> [EXCERPT TO READ]

Clearly, silence isn’t the best way to deal with street sexual harassment. That’s why I was happy to hear about — a volunteer-led collective that triggers public dialogue on the issue of street sexual harassment. “Blank Noise is built on people’s lived experiences and contains multitudes of conversations, opinions, testimonials and arguments,” said Jasmeen Pathija, the young founder of this unique public art project.

Blank Noise began as a student project in 2003 at Srishti School of Art Design and Technology in Bangalore, where Pathija studied. “We conducted a four-month workshop with women from different walks of life, in which they just spoke about growing up, how they and the people around them reacted to their changing bodies and so on. This culminated in an audio installation, but I realised that women had few spaces where they could share life experiences,” she said. Two years later, Pathija started blogging, and once when she was harassed, she took a photograph of the man who’d teased her, and uploaded it onto her blog.

> [PROVIDED RECORDS]
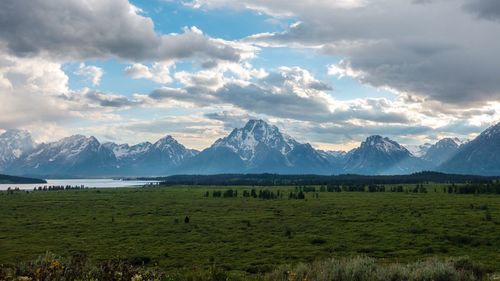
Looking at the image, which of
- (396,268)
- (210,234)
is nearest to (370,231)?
(210,234)

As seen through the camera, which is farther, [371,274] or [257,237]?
[257,237]

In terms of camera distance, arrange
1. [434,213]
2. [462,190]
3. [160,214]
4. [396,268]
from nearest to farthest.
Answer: [396,268] < [434,213] < [160,214] < [462,190]

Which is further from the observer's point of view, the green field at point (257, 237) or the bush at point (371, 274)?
the green field at point (257, 237)

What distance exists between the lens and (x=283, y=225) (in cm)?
6550

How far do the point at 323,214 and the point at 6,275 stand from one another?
6710 cm

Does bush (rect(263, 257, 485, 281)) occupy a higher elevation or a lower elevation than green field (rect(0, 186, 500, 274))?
higher

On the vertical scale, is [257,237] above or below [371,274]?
below

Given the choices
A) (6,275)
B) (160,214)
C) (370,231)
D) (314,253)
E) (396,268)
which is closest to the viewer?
(6,275)

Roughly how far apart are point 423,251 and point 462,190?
114772 millimetres

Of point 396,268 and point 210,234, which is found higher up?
point 396,268

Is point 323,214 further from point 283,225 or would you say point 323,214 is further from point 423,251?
point 423,251

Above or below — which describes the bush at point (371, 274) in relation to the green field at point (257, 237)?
above

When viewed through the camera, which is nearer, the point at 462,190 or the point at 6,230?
the point at 6,230

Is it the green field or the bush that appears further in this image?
the green field
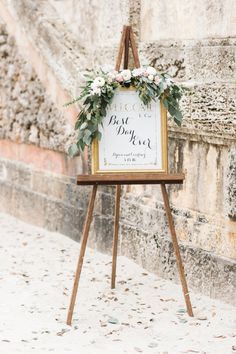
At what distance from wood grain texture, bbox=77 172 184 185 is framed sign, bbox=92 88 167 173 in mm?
50

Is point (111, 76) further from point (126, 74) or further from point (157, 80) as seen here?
A: point (157, 80)

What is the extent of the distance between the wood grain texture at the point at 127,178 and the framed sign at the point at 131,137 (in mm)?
50

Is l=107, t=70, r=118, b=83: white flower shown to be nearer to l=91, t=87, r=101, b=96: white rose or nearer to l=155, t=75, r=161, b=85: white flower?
l=91, t=87, r=101, b=96: white rose

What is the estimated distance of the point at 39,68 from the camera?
24.7 ft

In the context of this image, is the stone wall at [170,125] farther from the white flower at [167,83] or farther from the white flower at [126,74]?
the white flower at [126,74]

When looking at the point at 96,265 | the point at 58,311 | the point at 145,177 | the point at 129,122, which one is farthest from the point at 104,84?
the point at 96,265

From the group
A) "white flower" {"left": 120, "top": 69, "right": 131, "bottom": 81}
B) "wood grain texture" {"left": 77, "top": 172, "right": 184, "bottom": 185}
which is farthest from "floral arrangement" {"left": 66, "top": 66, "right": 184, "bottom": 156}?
"wood grain texture" {"left": 77, "top": 172, "right": 184, "bottom": 185}

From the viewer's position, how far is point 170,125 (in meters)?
6.04

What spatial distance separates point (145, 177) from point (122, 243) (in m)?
1.54

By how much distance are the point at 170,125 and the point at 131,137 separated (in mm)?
824

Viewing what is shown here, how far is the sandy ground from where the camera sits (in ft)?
15.8

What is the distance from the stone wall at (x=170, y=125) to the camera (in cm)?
555

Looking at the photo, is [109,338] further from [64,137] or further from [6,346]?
[64,137]

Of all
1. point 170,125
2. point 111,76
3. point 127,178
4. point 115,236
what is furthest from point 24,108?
point 127,178
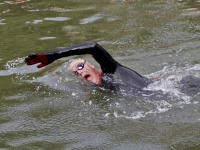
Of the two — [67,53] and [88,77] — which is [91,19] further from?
[67,53]

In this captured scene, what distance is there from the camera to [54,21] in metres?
8.21

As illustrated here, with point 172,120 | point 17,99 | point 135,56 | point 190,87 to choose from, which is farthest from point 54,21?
point 172,120

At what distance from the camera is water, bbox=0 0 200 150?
355cm

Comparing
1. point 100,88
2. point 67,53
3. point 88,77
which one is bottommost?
point 100,88

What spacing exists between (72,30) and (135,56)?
6.77 ft

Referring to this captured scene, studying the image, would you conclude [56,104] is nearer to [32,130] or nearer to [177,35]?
[32,130]

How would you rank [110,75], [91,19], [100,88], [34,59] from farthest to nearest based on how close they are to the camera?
1. [91,19]
2. [100,88]
3. [110,75]
4. [34,59]

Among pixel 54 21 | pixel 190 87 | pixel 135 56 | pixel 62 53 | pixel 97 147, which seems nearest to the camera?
pixel 97 147

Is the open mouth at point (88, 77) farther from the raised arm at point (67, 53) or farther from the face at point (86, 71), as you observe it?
the raised arm at point (67, 53)

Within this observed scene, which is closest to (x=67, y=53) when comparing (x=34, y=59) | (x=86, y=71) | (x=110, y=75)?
(x=34, y=59)

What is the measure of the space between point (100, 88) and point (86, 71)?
32 cm

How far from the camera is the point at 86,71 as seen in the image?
181 inches

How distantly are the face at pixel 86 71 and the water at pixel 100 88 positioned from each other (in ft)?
0.52

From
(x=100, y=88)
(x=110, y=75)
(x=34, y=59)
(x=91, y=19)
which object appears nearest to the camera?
(x=34, y=59)
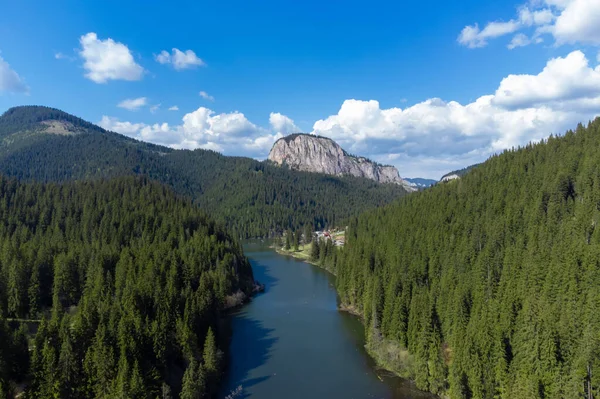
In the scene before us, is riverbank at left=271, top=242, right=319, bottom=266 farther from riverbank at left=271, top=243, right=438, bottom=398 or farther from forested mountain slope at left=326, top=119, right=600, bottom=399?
riverbank at left=271, top=243, right=438, bottom=398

> [TASKS TO COMPLETE]
1. Decide whether each statement agrees with the passage on Blank Noise, answering yes or no and quoting the words that settle it: (a) Blank Noise started out as a student project in 2003. (b) The workshop with women ran for six months. (c) Pathija began blogging two years later.
2. Output the part of the passage on Blank Noise starting at "Clearly, silence isn’t" and ending at "public art project.", copied word for word.
The rows are separate material from the passage on Blank Noise.

> [RESPONSE LIST]
1.
(a) Yes: "Blank Noise began as a student project in 2003 at Srishti School of Art Design and Technology in Bangalore"
(b) No: "We conducted a four-month workshop with women from different walks of life"
(c) Yes: "Two years later, Pathija started blogging"

2.
Clearly, silence isn’t the best way to deal with street sexual harassment. That’s why I was happy to hear about — a volunteer-led collective that triggers public dialogue on the issue of street sexual harassment. “Blank Noise is built on people’s lived experiences and contains multitudes of conversations, opinions, testimonials and arguments,” said Jasmeen Pathija, the young founder of this unique public art project.